Fuentes v. Aluskewicz

Lunn, J.,

dissents and votes to affirm the order, with the following memorandum: Because the Supreme Court’s conclusion regarding the enforceability of the release executed by the plaintiff was correct, I respectfully dissent.

The plaintiff claimed to have sustained personal injuries on January 1, 1999, after falling down a flight of stairs at premises owned by the defendants. The plaintiff resided at the premises as a tenant of the defendants. On August 3, 1999, upon receiving a check from a representative of the defendants’ insurance carrier in the sum of $1,000, the plaintiff executed a general release in favor of the defendants. Subsequently, the defendants moved pursuant to CPLR 3211 (a) (5) to dismiss the complaint on the basis of the release. The plaintiff opposed dismissal, maintaining that she did not adequately understand what she had executed.

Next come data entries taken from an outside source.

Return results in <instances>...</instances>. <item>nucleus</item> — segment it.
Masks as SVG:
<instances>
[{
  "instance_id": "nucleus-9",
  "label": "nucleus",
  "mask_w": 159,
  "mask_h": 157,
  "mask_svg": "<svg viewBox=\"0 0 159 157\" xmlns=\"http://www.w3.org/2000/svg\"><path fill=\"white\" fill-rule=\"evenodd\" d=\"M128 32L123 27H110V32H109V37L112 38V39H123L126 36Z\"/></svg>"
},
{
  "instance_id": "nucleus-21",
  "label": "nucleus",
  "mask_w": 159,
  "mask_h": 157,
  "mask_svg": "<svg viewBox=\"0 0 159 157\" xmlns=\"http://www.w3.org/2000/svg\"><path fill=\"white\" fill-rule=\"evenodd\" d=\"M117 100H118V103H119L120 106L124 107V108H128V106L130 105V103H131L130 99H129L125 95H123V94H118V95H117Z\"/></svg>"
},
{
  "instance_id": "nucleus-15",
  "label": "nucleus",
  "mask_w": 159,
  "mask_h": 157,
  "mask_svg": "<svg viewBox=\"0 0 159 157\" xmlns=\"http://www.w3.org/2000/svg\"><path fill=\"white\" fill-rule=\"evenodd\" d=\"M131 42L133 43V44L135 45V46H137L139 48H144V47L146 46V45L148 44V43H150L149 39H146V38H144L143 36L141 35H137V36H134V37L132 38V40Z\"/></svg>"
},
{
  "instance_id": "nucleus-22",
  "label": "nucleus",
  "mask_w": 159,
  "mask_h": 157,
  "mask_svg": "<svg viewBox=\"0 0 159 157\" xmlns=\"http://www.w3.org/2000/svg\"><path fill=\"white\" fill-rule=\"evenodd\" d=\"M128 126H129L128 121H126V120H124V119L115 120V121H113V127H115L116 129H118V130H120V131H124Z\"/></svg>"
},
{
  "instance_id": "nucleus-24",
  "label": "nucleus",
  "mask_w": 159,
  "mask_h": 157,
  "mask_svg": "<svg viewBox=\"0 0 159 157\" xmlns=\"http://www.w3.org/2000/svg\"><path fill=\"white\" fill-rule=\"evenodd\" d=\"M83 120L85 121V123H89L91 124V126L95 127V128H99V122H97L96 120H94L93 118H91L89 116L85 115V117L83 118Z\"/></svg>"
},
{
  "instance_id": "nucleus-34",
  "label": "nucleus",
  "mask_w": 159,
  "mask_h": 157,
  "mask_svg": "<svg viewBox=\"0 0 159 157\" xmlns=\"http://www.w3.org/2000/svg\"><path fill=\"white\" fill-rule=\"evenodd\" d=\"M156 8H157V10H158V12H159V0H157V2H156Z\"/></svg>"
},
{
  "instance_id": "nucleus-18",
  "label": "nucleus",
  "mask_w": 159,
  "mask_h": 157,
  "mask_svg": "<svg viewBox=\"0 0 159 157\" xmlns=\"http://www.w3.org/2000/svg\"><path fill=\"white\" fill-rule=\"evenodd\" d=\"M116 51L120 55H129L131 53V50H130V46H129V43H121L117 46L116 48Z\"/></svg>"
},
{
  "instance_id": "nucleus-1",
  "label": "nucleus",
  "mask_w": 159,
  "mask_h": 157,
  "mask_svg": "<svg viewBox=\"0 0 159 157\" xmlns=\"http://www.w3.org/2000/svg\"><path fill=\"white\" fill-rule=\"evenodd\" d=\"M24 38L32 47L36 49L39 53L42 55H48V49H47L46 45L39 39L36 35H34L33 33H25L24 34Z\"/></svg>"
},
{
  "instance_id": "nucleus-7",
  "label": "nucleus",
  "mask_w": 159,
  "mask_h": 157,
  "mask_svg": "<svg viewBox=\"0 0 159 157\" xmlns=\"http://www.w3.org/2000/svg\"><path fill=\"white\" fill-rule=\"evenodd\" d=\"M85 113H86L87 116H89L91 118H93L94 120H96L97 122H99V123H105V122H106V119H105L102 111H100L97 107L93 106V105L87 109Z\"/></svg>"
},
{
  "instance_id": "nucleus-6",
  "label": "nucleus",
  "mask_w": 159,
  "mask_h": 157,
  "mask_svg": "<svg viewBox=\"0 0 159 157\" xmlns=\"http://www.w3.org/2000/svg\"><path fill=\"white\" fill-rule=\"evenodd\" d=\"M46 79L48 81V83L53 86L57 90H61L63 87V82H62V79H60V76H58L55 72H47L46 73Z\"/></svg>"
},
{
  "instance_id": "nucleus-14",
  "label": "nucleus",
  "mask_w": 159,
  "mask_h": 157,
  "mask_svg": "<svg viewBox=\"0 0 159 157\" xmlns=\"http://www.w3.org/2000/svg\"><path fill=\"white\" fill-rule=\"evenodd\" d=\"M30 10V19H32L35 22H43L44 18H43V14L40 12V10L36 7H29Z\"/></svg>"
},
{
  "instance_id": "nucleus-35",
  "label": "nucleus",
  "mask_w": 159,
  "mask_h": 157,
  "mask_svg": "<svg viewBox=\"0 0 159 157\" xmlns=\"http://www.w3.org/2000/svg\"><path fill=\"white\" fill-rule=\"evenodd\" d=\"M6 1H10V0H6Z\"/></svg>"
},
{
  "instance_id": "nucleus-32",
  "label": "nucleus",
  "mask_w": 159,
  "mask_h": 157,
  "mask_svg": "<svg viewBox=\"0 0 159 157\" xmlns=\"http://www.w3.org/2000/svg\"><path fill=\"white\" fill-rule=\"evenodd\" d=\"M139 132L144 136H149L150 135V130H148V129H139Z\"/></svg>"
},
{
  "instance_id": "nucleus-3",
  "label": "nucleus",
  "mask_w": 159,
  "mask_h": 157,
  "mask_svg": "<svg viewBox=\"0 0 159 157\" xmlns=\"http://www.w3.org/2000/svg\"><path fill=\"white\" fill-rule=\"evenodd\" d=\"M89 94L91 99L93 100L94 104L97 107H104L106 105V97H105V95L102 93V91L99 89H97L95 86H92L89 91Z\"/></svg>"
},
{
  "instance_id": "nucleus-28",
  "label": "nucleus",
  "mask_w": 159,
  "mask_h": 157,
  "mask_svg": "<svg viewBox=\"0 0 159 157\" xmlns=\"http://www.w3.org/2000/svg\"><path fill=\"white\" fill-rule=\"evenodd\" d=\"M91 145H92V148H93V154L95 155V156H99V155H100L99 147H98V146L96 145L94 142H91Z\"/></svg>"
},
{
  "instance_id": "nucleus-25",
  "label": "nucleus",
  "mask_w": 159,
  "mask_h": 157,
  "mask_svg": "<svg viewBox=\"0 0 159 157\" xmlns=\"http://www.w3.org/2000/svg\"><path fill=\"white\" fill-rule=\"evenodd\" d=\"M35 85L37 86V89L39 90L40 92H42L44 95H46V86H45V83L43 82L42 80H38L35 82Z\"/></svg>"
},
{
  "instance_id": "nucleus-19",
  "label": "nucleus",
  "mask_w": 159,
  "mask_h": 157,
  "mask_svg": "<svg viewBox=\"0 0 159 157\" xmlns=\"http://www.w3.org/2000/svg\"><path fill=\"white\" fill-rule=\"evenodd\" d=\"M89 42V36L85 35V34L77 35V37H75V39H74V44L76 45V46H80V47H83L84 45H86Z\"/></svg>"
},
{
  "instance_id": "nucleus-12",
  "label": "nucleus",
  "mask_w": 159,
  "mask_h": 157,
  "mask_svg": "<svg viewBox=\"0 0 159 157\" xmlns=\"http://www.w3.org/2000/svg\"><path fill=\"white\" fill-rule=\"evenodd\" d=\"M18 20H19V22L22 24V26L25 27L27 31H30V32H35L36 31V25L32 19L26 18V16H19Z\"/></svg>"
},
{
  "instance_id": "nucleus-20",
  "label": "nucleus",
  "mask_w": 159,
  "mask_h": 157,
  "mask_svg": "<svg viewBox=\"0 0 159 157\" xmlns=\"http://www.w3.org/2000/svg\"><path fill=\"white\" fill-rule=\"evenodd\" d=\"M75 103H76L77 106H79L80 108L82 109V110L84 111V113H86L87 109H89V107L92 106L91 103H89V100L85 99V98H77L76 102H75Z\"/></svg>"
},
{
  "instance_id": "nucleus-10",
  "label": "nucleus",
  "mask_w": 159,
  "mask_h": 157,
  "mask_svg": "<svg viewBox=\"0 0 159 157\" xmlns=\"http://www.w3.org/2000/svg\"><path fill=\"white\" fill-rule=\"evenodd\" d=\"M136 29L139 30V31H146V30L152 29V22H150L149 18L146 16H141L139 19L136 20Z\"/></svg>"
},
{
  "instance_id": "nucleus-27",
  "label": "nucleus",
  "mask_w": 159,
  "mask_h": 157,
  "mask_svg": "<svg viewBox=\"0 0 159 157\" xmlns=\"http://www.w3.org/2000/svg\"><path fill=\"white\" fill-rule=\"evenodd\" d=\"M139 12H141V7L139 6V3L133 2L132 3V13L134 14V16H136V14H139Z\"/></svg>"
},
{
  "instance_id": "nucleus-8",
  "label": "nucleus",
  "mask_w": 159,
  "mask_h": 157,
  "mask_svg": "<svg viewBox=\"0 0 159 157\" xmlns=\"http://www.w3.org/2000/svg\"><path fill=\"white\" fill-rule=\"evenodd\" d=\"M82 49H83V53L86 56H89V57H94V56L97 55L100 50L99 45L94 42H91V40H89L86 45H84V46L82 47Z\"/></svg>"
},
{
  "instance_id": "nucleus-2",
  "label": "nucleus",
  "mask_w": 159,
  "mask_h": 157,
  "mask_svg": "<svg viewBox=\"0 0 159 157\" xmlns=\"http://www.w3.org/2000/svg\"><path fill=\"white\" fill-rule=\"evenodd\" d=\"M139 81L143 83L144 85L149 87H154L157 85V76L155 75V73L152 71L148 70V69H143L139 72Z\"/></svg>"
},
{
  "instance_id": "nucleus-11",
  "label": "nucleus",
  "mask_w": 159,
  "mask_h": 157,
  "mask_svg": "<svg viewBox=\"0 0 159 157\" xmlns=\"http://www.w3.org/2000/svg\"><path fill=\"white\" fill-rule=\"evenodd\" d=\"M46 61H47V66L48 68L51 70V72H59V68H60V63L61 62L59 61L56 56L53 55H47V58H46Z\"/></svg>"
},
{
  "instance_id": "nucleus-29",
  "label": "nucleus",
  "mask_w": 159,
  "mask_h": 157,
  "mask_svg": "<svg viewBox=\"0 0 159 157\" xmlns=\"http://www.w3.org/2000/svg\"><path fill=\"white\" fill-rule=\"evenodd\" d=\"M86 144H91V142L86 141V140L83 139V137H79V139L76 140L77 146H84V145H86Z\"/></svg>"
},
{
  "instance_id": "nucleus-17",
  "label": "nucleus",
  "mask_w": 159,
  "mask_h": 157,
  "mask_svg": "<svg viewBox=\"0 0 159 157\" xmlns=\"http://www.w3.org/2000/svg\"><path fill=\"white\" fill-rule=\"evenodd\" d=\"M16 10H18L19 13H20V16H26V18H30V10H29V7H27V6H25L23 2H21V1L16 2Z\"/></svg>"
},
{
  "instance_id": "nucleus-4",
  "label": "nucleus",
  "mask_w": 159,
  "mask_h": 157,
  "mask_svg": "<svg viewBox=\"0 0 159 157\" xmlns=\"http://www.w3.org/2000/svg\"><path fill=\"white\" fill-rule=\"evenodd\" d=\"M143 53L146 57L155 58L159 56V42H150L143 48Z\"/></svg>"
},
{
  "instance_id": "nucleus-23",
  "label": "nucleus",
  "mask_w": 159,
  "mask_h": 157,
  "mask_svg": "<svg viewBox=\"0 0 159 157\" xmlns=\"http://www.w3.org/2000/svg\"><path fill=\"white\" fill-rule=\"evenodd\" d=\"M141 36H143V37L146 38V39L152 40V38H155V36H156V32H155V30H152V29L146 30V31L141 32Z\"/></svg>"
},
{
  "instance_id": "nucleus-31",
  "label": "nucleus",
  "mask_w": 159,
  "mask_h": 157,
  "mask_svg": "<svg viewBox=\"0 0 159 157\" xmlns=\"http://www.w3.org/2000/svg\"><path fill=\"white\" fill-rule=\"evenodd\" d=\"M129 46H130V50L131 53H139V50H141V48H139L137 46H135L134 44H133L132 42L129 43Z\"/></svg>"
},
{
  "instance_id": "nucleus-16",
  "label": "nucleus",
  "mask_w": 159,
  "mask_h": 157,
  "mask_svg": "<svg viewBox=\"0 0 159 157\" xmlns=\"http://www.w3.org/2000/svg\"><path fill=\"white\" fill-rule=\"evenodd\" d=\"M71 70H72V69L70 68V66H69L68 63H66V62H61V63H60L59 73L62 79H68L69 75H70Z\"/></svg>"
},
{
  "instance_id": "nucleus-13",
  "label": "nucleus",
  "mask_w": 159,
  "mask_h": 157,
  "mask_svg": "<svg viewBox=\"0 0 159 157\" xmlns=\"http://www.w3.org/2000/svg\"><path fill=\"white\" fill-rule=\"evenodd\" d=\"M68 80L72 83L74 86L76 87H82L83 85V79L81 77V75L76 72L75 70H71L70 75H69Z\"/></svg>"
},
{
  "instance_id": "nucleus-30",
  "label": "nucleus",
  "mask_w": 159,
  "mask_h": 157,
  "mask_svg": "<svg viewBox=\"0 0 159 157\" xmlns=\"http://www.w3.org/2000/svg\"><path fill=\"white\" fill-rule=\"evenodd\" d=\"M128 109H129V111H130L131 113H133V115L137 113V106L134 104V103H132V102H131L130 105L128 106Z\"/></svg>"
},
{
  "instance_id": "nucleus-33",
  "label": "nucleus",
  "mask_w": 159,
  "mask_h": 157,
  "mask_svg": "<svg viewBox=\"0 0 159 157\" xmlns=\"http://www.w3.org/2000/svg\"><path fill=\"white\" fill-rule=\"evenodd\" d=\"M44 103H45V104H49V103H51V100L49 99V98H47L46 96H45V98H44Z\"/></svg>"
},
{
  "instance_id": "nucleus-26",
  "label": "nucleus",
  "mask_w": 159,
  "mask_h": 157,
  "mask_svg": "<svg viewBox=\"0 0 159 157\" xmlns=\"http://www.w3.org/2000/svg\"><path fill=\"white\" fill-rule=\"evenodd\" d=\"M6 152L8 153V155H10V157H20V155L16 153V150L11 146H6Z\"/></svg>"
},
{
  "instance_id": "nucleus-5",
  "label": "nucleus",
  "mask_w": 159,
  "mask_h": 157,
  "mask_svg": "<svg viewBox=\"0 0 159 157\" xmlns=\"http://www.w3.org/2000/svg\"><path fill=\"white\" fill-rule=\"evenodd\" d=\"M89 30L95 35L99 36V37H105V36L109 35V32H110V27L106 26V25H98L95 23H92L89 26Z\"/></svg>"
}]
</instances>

A release is a contract and its construction is governed by *729contract law (see Mangini v McClurg, 24 NY2d 556 [1969]). A party who executes a contract, including a release, is presumed to know its contents and to assent to them (see Holcomb v TWR Express, Inc., 11 AD3d 513, 514 [2004]). A release will not be treated lightly and will be set aside by a court only for duress, illegality, fraud, or mutual mistake (see Shklovskiy v Khan, 273 AD2d 371, 372 [2000]). A release will not automatically be set aside because the party to be charged either did not read it or was unable to read it (see Holcomb v TWR Express, Inc., supra; Shklovskiy v Khan, supra). A party hindered by a language barrier or other claimed disability must instead make a reasonable effort to have the document read to him or her prior to signing it (see Shklovskiy v Khan, supra; Sofio v Hughes, 162 AD2d 518 [1990]). In this case, no such effort was undertaken. A party who signs a document without any valid excuse for not having read it is “conclusively bound” by its terms (Gillman v Chase Manhattan Bank, 73 NY2d 1, 11 [1988]). The Supreme Court, therefore, properly upheld the validity of the release.

Contrary to the majority, I reject the plaintiff’s contention that the release was obtained by fraud. The plaintiffs claim in her affidavit submitted in opposition to the defendants’ motion that the insurance company representative misrepresented the nature of the document merely raised a feigned factual issue designed to avoid the consequences of her earlier deposition testimony (see Jimenez v T.J. Maxx, Inc., 17 AD3d 638 [2005]; Columbus Trust Co. v Campolo, 110 AD2d 616 [1985], affd 66 NY2d 701 [1985]). At her deposition, the plaintiff testified that she understood the document to mean that it was an understanding by the insurance company that she had been injured very badly and the insurance company was recognizing the injury. Moreover, the plaintiff testified that she could not remember exactly what the insurance company representative told her about the release before she signed it.

The plaintiffs remaining contentions either are not preserved for appellate review or are without merit.